Global warming not cooling travelers' wanderlust
By Sylvia Westall
BERLIN (Reuters) - Global warming's threat to the existence of the exotic resorts and beaches tourists crave has not dented holidaymakers' appetites for pollution-producing, long-haul trips, experts said at Berlin's annual tourism fair.
In his opening speech to the International Tourism Exchange fair earlier this week, German Economy Minister Michael Glos said climate change was a serious problem for the future of the travel industry.
A Deutsche Bank report demonstrated how the industry would suffer if the effects of global warming, including rising temperatures and water shortages, hit popular holiday destinations such Spain and Australia.
According to United Nations' research, tourism accounts for 5 percent of world carbon dioxide emissions, which scientists have linked to rising atmospheric temperatures.
But exhibitors at the fair say tourists so far are not that worried about the environmental cost of their holidays.
"There is heightened awareness, but does that mean people are willing to change their approach to travel? The answer is no," said Geoff Buckley, managing director of Australia's tourism board.
Online travel agency Expedia says it has seen no decline in the number of people taking long-haul flights and that climate worries are a peripheral concern for travelers.
"People are concerned about climate change but they don't want to change their habits," said Expedia spokeswoman Claudia Ressel, who added that holidaymakers were happier to contribute to carbon-offsetting schemes rather than travel less.
Two of Germany's largest tourism groups, Thomas Cook and TUI said they will do more to promote carbon-offsetting schemes for customers booking flights. But interest in such voluntary schemes, where others are paid to cut emissions on the airlines' behalf, has so far been small.

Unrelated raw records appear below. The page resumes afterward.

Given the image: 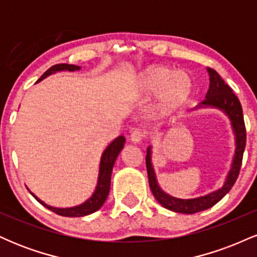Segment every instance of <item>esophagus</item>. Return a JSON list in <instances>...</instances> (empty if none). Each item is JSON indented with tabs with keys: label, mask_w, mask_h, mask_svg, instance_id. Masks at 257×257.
Returning a JSON list of instances; mask_svg holds the SVG:
<instances>
[{
	"label": "esophagus",
	"mask_w": 257,
	"mask_h": 257,
	"mask_svg": "<svg viewBox=\"0 0 257 257\" xmlns=\"http://www.w3.org/2000/svg\"><path fill=\"white\" fill-rule=\"evenodd\" d=\"M144 133L140 131V129H135V131L132 132L131 134V141L133 144H140L141 141L144 140Z\"/></svg>",
	"instance_id": "34e87169"
}]
</instances>
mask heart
I'll use <instances>...</instances> for the list:
<instances>
[{
  "label": "heart",
  "mask_w": 257,
  "mask_h": 257,
  "mask_svg": "<svg viewBox=\"0 0 257 257\" xmlns=\"http://www.w3.org/2000/svg\"><path fill=\"white\" fill-rule=\"evenodd\" d=\"M194 83L191 73L167 65H151L139 72L132 83L135 99H150L157 94L155 113L166 118L181 110L193 95Z\"/></svg>",
  "instance_id": "b5f03b06"
}]
</instances>
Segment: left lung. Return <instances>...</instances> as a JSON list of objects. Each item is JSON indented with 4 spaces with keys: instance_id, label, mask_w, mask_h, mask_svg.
Masks as SVG:
<instances>
[{
    "instance_id": "1",
    "label": "left lung",
    "mask_w": 257,
    "mask_h": 257,
    "mask_svg": "<svg viewBox=\"0 0 257 257\" xmlns=\"http://www.w3.org/2000/svg\"><path fill=\"white\" fill-rule=\"evenodd\" d=\"M206 71L209 73V89L206 91L205 99L197 105L192 111L202 110V108H216L228 117L233 135H234V155H233L231 168L227 173L225 182L220 188L213 191V192L206 193L204 196L196 197V198L181 199L164 192L161 186L158 185L157 176H156L152 163V146L147 147L146 168L150 187H151L153 196L159 204L168 210L174 211V213L194 214L211 208L229 192L238 175H239L241 167V159H243L244 149H245L246 144V132L245 125H244L241 105L235 94L220 77L219 73L213 69H209V67H206Z\"/></svg>"
}]
</instances>
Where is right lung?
<instances>
[{
  "instance_id": "add662e5",
  "label": "right lung",
  "mask_w": 257,
  "mask_h": 257,
  "mask_svg": "<svg viewBox=\"0 0 257 257\" xmlns=\"http://www.w3.org/2000/svg\"><path fill=\"white\" fill-rule=\"evenodd\" d=\"M82 67L77 66V65H70V64H58L52 66L51 69L47 70L46 72L41 76V78L38 79L36 83L41 82L42 79L47 78L48 76L54 75L57 72H61V71H79ZM124 143L125 139L123 135H119L118 138L114 139L113 141H111L108 144V146L106 147L105 151L102 152L101 158H100V166H99V175H98V181H96V186L94 192L91 193V196L88 198L87 200H84L83 203L81 204L75 205V206H69V208H57V206H52L47 203H44L42 199H40L36 194H34L31 192L32 197L37 200L40 204H42L43 206H46L48 210L53 211V213L61 215V216H66V217H81V216H87V215L95 213L96 210H99L101 208L102 204L105 203L106 198H107L108 192H110V185H111V174H112V169H113L114 162H116L117 157L120 153V151L124 147Z\"/></svg>"
}]
</instances>
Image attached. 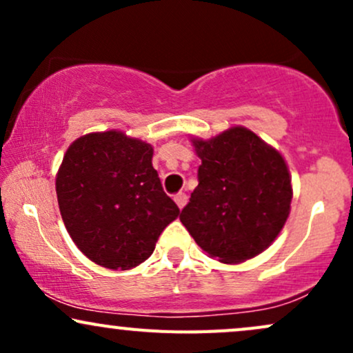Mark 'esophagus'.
Segmentation results:
<instances>
[{"label":"esophagus","instance_id":"34e87169","mask_svg":"<svg viewBox=\"0 0 353 353\" xmlns=\"http://www.w3.org/2000/svg\"><path fill=\"white\" fill-rule=\"evenodd\" d=\"M174 201H176V204L179 205V209H182L185 204H188V196H185L184 192H179L174 196Z\"/></svg>","mask_w":353,"mask_h":353}]
</instances>
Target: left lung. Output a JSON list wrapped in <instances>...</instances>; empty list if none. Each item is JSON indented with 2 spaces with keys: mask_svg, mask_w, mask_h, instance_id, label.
<instances>
[{
  "mask_svg": "<svg viewBox=\"0 0 353 353\" xmlns=\"http://www.w3.org/2000/svg\"><path fill=\"white\" fill-rule=\"evenodd\" d=\"M202 164L181 222L224 264L255 257L279 236L292 202L285 161L245 128L194 139Z\"/></svg>",
  "mask_w": 353,
  "mask_h": 353,
  "instance_id": "8db88e82",
  "label": "left lung"
}]
</instances>
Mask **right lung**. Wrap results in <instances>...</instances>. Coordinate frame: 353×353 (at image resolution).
Segmentation results:
<instances>
[{"instance_id":"add662e5","label":"right lung","mask_w":353,"mask_h":353,"mask_svg":"<svg viewBox=\"0 0 353 353\" xmlns=\"http://www.w3.org/2000/svg\"><path fill=\"white\" fill-rule=\"evenodd\" d=\"M56 194L74 244L108 269L144 262L179 216L152 168L151 145L117 131L92 132L70 145Z\"/></svg>"}]
</instances>
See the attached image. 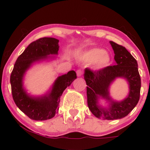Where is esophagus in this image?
<instances>
[{
    "label": "esophagus",
    "instance_id": "34e87169",
    "mask_svg": "<svg viewBox=\"0 0 150 150\" xmlns=\"http://www.w3.org/2000/svg\"><path fill=\"white\" fill-rule=\"evenodd\" d=\"M76 73H77V77H81L82 75V71L81 70H77Z\"/></svg>",
    "mask_w": 150,
    "mask_h": 150
}]
</instances>
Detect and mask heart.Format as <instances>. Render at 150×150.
Returning <instances> with one entry per match:
<instances>
[{"mask_svg": "<svg viewBox=\"0 0 150 150\" xmlns=\"http://www.w3.org/2000/svg\"><path fill=\"white\" fill-rule=\"evenodd\" d=\"M82 58L86 63H92L93 68L95 70L106 68L111 61L110 55L100 48H93L88 50L83 53Z\"/></svg>", "mask_w": 150, "mask_h": 150, "instance_id": "1", "label": "heart"}]
</instances>
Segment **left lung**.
<instances>
[{
	"mask_svg": "<svg viewBox=\"0 0 150 150\" xmlns=\"http://www.w3.org/2000/svg\"><path fill=\"white\" fill-rule=\"evenodd\" d=\"M114 51V65L92 72L86 68L84 78L87 84V104L97 118L103 120L120 119L126 116L138 103L140 95L141 79L137 61L123 46L109 42ZM117 78L125 79L129 86L127 97L121 101L113 100L109 89ZM100 99L108 103L107 107L99 104Z\"/></svg>",
	"mask_w": 150,
	"mask_h": 150,
	"instance_id": "left-lung-1",
	"label": "left lung"
}]
</instances>
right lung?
Segmentation results:
<instances>
[{"label":"right lung","instance_id":"add662e5","mask_svg":"<svg viewBox=\"0 0 150 150\" xmlns=\"http://www.w3.org/2000/svg\"><path fill=\"white\" fill-rule=\"evenodd\" d=\"M59 40L52 37H44L33 42L18 58L10 75L12 94L15 104L29 118L34 120H45L55 116L63 91L77 78L76 73L70 70L58 76L46 94L33 96L24 87L26 72L35 63L56 58Z\"/></svg>","mask_w":150,"mask_h":150}]
</instances>
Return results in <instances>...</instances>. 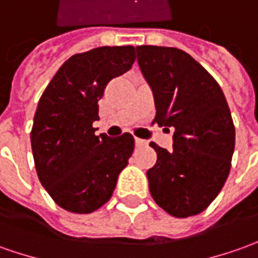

Another area that has failed to take off yet is eco-tourism in which people opt for train over air travel and make shorter journeys, said Klaus Liedtke, editor of National Geographic Deutschland magazine.
German tourism companies say business is booming, despite an expected slowdown in national economic growth, with the tourism industry expected to grow by 3 percent to 4 percent this year.
And travel groups argue exotic destinations in developing countries would take a severe economic hit if they were to fall out of favor with tourists.
"Tourism is an easy target," said Nancy Cockerell from the Travel Business Partnership consultancy. "But it's both the culprit and the victim."